A journalist and a data scientist, namely Svea Eckert and Andreas Dewes joined forces and have made an incredible research, claiming that anonymous browsing data can easily be exposed.

At the Def Con hacking conference in Las Vegas, the duo showed their findings, revealing how they got access to a database which contained 3 billion URLs from 3 million German users across 9 million different websites. They had record of those 3 million Germans through the 30-day period, with few people not browsing a lot with only opening just over a dozen websites during the period, while other users had tens of thousands of data points. This also showed, they had full access to their online lives.

The duo of Eckert and Dewes revealed that they got the information much easier than actually buying the data. They created a fake marketing company which was complemented by its own website and LinkedIn profile for its chief executive, fooling other companies.

The pair claimed on that website that they had developed a machine-learning algorithm which will market their companies more efficiently to people, but the condition was that it had to be presented with a large amount of user data.

Eckert revealed that the pair called almost a hundred companies and told them that they require raw data, which is called the clickstream of people’s lives. She also revealed that the companies did not hesitate before giving them the browsing data.


Andreas Dewes and Svea Eckert during a presentation

The data which Eckert and Dewes gathered came for free, with a data broker co-operating with the pair and was willing to let the duo test their hypothetical AI advertising platform. And with a lot of ease, all the anonymous data of many users was exposed by the pair easily.

The data scientist, Dewes explained some ways to find an individual person amongst the long list of URLs and timestamps. One such example was when anyone who visited their own alaytics page on Twitter ends up generating a URL with their own username and is only visible to them. If a canny broker can identify that URL, he could end up with the anonymous data of that actual person.

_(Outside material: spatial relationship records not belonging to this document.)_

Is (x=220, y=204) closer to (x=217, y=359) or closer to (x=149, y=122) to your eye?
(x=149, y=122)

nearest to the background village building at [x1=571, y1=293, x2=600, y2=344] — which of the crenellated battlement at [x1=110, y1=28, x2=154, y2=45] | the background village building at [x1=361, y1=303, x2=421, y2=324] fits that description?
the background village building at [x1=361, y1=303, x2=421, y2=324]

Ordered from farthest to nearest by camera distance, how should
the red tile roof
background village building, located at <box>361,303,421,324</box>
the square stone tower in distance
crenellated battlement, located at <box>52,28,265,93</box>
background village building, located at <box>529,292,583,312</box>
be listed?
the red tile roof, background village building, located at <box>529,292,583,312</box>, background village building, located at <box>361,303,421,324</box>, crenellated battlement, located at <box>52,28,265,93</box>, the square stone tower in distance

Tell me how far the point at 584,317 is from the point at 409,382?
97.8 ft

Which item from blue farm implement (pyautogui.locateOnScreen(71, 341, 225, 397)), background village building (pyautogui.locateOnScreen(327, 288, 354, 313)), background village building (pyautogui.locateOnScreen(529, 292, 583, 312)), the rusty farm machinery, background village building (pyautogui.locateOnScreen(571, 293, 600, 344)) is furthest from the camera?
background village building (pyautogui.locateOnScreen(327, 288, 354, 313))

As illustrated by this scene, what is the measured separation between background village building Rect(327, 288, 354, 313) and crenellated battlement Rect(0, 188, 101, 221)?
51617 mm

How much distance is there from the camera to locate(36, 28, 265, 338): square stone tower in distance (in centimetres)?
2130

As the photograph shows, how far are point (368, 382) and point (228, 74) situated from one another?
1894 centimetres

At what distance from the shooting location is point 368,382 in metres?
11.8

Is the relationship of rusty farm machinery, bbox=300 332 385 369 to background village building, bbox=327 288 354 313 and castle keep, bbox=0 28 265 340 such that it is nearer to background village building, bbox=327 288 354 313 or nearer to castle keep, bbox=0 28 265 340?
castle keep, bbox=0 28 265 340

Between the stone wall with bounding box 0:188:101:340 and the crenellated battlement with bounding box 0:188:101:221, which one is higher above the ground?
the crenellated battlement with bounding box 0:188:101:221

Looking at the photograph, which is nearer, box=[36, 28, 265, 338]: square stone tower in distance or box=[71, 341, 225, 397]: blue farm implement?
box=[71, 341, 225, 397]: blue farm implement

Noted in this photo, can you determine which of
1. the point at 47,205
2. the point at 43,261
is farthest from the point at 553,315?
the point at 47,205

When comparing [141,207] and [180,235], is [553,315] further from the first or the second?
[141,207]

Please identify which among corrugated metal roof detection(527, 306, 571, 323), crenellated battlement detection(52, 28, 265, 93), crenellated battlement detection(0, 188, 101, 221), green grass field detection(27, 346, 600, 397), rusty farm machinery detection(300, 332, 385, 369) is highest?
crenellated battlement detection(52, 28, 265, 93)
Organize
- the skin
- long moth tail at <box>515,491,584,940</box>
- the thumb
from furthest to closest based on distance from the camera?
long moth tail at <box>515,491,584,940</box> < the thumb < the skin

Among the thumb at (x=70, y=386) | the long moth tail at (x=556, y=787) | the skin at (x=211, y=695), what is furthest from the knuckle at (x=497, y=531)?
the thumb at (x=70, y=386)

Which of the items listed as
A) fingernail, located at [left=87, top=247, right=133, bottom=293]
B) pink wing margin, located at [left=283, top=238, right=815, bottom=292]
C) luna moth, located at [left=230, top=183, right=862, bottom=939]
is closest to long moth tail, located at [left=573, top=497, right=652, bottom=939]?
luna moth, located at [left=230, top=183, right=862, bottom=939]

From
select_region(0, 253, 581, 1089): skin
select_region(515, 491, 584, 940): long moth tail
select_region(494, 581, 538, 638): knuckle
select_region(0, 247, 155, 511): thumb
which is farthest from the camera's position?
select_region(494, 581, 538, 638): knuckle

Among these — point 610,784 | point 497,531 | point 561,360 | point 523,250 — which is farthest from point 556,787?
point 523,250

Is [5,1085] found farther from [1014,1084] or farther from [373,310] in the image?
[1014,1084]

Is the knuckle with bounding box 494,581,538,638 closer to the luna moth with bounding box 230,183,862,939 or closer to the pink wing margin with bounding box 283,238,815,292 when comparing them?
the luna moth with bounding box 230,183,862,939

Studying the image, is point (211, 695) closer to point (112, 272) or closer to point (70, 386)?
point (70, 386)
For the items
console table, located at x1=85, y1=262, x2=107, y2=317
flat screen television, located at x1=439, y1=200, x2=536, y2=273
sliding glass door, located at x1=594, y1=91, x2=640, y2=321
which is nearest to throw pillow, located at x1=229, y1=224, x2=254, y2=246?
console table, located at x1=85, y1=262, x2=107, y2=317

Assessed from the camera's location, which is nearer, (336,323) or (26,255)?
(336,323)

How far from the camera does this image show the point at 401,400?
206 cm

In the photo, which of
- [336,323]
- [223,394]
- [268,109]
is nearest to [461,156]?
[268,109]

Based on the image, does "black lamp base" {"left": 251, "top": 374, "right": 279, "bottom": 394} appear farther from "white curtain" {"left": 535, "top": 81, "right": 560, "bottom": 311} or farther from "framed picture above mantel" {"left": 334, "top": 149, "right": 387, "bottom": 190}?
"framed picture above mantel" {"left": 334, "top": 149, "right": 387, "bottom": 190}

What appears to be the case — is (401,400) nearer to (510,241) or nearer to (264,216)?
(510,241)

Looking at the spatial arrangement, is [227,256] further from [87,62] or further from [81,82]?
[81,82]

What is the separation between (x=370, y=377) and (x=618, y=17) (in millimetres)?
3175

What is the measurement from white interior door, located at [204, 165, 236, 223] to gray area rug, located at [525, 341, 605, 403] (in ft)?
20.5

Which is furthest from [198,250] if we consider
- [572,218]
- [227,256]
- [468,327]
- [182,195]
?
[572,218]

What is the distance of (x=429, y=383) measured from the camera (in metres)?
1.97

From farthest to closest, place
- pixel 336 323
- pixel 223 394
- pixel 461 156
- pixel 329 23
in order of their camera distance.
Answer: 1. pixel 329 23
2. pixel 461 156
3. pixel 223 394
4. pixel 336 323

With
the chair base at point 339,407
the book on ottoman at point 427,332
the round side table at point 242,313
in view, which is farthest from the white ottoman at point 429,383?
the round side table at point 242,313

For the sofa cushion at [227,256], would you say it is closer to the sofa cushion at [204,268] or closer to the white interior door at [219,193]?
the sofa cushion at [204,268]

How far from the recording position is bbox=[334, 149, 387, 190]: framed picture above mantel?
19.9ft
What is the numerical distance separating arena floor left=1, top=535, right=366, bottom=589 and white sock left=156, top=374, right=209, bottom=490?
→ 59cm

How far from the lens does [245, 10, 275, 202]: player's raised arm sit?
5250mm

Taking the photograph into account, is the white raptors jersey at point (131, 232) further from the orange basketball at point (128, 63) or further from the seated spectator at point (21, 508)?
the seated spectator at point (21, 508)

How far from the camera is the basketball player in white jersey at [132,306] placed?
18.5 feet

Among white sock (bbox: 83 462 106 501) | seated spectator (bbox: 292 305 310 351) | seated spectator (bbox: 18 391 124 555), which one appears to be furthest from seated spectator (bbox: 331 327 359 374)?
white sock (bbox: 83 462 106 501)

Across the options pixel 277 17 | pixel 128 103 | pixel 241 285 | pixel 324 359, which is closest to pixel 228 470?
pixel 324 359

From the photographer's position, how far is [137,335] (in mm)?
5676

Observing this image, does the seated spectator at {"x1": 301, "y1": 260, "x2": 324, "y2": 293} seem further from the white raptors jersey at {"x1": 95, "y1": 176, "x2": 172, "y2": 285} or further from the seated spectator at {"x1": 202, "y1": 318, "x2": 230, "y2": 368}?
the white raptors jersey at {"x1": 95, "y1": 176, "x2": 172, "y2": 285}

Other ways also include by uniquely identifying an individual. This can be done, for instance, if 10 URLs which a person visits regularly can identify different hobbies, it is easier to identify a user. Moreover, by creating fingerprints from that user data, it is possible to compare it with different URLs people have visited and identify that certain individual.

According to Dewes, a similar methodology was implemented back in 2008 by researchers who unmasked few Netflix users after a set of ratings were published by Netflix of films with public profiles on IMDB. As a result, several Netflix users were unmasked, with one woman filing a lawsuit against Netflix for the violation of her privacy.

It would be interesting to know, that another way to collect anonymous data is through Google Translate, with the platform storing the text of every query in the URL. Researchers benefited from this and were able to reveal the details of an operation about a German cybercrime investigation, with the detective held in charge using Google Translate to communicate with foreign police officers.

According to Dewes, the data was collected from a number of browser plugins, with the tool of “safe surfing” being the main offender. As a result of Dewes and Eckert revealing their findings, the browser plugin improved its privacy policy.